- **WORK ORDER**
Your answer should hold exactly the lines from the one with "scientific name: Copsychus albospecularis" through the final line of the data below, reproduced as written.
BEGIN MATERIAL SHOWN
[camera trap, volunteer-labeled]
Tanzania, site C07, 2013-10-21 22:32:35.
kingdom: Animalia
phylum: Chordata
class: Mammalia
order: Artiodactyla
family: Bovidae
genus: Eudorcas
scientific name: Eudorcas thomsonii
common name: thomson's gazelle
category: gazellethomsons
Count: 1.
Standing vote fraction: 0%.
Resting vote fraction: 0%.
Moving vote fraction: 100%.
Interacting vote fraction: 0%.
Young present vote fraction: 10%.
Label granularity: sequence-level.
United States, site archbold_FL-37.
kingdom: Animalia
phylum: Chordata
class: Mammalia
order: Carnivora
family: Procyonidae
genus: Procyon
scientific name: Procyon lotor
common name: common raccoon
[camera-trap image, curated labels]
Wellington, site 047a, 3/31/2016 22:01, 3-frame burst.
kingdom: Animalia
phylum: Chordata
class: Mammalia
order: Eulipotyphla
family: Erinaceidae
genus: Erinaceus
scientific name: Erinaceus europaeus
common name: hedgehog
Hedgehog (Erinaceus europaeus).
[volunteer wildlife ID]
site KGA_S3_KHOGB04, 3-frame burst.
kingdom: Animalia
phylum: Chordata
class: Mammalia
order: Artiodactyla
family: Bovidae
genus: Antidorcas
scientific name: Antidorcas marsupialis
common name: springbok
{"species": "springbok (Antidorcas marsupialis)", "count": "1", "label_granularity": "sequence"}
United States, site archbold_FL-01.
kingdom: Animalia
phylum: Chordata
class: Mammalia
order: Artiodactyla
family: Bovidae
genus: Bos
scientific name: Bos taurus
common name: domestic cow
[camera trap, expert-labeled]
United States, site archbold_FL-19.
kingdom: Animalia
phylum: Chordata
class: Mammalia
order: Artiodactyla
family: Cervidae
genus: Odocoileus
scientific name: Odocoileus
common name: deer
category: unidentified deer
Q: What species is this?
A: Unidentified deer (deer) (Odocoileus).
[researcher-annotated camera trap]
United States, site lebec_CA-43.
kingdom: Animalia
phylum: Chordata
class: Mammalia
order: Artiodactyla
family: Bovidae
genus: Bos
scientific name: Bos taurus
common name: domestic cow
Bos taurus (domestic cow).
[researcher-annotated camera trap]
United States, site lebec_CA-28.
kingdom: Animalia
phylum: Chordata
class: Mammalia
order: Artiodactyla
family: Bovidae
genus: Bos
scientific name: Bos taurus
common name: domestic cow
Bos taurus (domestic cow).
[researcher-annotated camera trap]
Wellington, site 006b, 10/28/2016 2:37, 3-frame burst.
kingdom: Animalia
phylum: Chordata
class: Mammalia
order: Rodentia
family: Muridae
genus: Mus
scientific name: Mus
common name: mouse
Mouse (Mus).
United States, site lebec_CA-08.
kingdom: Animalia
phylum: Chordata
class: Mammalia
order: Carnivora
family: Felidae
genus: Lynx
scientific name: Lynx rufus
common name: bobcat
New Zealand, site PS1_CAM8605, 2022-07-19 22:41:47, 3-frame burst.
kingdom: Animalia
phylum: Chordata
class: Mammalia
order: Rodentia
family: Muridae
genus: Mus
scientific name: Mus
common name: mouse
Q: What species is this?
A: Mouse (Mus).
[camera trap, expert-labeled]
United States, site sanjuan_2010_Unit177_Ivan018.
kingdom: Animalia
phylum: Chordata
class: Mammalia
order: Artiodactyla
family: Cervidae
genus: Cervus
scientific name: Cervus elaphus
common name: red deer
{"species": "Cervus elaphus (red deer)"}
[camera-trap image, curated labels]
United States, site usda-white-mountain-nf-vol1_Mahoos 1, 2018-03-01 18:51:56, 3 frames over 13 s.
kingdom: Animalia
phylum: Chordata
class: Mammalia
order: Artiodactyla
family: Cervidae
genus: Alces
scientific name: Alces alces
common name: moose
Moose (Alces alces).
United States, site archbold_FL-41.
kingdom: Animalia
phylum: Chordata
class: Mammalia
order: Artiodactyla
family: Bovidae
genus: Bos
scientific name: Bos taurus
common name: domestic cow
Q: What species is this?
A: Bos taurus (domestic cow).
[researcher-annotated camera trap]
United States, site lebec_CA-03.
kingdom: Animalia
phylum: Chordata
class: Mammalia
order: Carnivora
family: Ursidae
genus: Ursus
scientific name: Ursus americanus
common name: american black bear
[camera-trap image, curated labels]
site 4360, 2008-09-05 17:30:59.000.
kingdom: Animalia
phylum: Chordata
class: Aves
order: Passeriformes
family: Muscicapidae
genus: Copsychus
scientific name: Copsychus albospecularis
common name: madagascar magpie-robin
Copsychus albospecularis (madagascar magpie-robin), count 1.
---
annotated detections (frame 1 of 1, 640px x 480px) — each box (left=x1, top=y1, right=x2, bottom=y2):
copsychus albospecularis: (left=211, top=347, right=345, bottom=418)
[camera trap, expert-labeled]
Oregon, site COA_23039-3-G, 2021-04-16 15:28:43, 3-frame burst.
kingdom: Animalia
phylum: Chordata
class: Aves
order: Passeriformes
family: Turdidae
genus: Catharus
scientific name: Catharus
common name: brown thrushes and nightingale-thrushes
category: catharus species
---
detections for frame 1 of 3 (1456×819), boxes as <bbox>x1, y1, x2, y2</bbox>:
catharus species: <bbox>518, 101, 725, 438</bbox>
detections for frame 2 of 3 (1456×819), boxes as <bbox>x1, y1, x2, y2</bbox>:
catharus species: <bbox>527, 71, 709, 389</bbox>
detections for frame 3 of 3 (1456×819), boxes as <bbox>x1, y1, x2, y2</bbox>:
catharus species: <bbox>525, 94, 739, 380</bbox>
END MATERIAL SHOWN
- **RESULT OF THIS TASK**
scientific name: Copsychus albospecularis
common name: madagascar magpie-robin
Copsychus albospecularis (madagascar magpie-robin), count 1.
---
annotated detections (frame 1 of 1, 640px x 480px) — each box (left=x1, top=y1, right=x2, bottom=y2):
copsychus albospecularis: (left=211, top=347, right=345, bottom=418)
[camera trap, expert-labeled]
Oregon, site COA_23039-3-G, 2021-04-16 15:28:43, 3-frame burst.
kingdom: Animalia
phylum: Chordata
class: Aves
order: Passeriformes
family: Turdidae
genus: Catharus
scientific name: Catharus
common name: brown thrushes and nightingale-thrushes
category: catharus species
---
detections for frame 1 of 3 (1456×819), boxes as <bbox>x1, y1, x2, y2</bbox>:
catharus species: <bbox>518, 101, 725, 438</bbox>
detections for frame 2 of 3 (1456×819), boxes as <bbox>x1, y1, x2, y2</bbox>:
catharus species: <bbox>527, 71, 709, 389</bbox>
detections for frame 3 of 3 (1456×819), boxes as <bbox>x1, y1, x2, y2</bbox>:
catharus species: <bbox>525, 94, 739, 380</bbox>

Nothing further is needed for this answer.